Benito Rubiñán

Personal information
- Full name: Benito Rubiñán Soutullo
- Date of birth: 11 September 1949 (age 76)
- Place of birth: Redondela, Spain
- Height: 1.76 m (5 ft 9 in)
- Position: Defender

Senior career*
- Years: Team / Apps / (Gls)
- 1969–1970: Orense / 30 / (5)
- 1970–1973: Deportivo La Coruña / 84 / (9)
- 1973–1977: Real Madrid / 70 / (6)
- 1977–1980: Burgos / 58 / (3)
- 1980–1981: Murcia / 28 / (0)
- Total:  / 270 / (23)

= Benito Rubiñán =

Spanish footballer (born 1949)

Benito Rubiñán Soutullo (born 11 September 1949) is a Spanish former footballer who played as a defender.

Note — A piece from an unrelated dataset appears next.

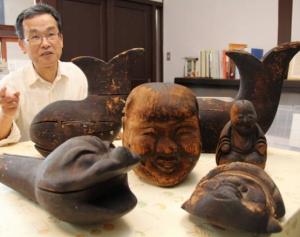 張り子の木型と、30年間保管していた古川さん。「気味が悪い形だったけど残していてよかった」と振り返る=彦根市日夏町で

He played 212 games and scored 15 goals in La Liga for Deportivo La Coruña, Real Madrid, Burgos and Murcia. He won the league title and the national cup twice each with the second of those clubs, including a double in 1975.

==Career==
===Early career===
Born in Redondela, Province of Pontevedra, Rubiñán began his career in his native Galicia with Orense and Deportivo de La Coruña, both in the Segunda División. He achieved promotion to La Liga with the latter in 1970–71. After Depor were relegated in 1973, he transferred to Real Madrid.

===Real Madrid===
In the first round of the UEFA Cup on 19 September 1973, Rubiñán deflected Mick Mills's shot into his own net as Real Madrid lost 1–0 away to Ipswich Town in England; a goalless draw in the second leg saw his team eliminated.

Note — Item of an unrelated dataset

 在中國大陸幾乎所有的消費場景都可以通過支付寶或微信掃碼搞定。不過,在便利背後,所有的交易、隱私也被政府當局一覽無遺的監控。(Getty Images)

On 17 June 1974, Rubiñán scored in a 5–0 home win over Las Palmas in the semi-finals of the Copa del Generalísimo; Twelve days later, he scored in a 4–0 final win over Barcelona in an El Clásico fixture. He was part of the Real Madrid team that won the double in 1974–75, scoring his attempt in the penalty shootout win over Atlético Madrid in the cup final on 5 July. During his time in the Spanish capital, Rubiñán shared a flat with Vicente Del Bosque, later manager of the Spain national football team.

Rubiñán scored an own goal to eliminate his team from Europe for a second time on 3 November 1976, in a 2–0 loss at Club Brugge in the European Cup second round.

===Later career===
In 1977, Rubiñán received an offer from Celta Vigo of his native province, but was obliged to move to Burgos as Juanito had moved in the other direction to Real Madrid. In May 1980, he appeared before a committee due to allegations that Burgos players had accepted 200,000 Spanish pesetas each from Real Madrid to beat the latter's title rivals Real Sociedad; he said "I wish we had received that money! We haven't made that much this year with bonuses from Burgos!".

After Burgos's relegation, Rubiñán moved in August 1980 to Real Murcia on a one-year deal. He received a 2 million peseta payment for signing, with a bonus of the same amount if he were to make 25 appearances. For the second consecutive season, he suffered relegation from the top flight.

As of 2014, Rubiñán was working for Real Madrid as an ambassador and a scout. He said that 100-150 children trialled for the club every week, of which the scouts chose two or three.